Goal of the exercise:
Could you write out each entry exactly as it reads?

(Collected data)
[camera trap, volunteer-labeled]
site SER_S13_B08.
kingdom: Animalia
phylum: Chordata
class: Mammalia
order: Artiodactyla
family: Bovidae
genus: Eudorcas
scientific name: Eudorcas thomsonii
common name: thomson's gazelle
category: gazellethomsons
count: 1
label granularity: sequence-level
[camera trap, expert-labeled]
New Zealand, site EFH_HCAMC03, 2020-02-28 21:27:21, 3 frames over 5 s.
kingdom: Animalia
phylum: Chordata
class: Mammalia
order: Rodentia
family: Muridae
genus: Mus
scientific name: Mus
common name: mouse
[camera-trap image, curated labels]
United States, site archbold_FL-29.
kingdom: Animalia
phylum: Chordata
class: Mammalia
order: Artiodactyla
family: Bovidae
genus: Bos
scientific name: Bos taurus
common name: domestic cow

Finished exercise:
[camera trap, volunteer-labeled]
site SER_S13_B08.
kingdom: Animalia
phylum: Chordata
class: Mammalia
order: Artiodactyla
family: Bovidae
genus: Eudorcas
scientific name: Eudorcas thomsonii
common name: thomson's gazelle
category: gazellethomsons
count: 1
label granularity: sequence-level
[camera trap, expert-labeled]
New Zealand, site EFH_HCAMC03, 2020-02-28 21:27:21, 3 frames over 5 s.
kingdom: Animalia
phylum: Chordata
class: Mammalia
order: Rodentia
family: Muridae
genus: Mus
scientific name: Mus
common name: mouse
[camera-trap image, curated labels]
United States, site archbold_FL-29.
kingdom: Animalia
phylum: Chordata
class: Mammalia
order: Artiodactyla
family: Bovidae
genus: Bos
scientific name: Bos taurus
common name: domestic cow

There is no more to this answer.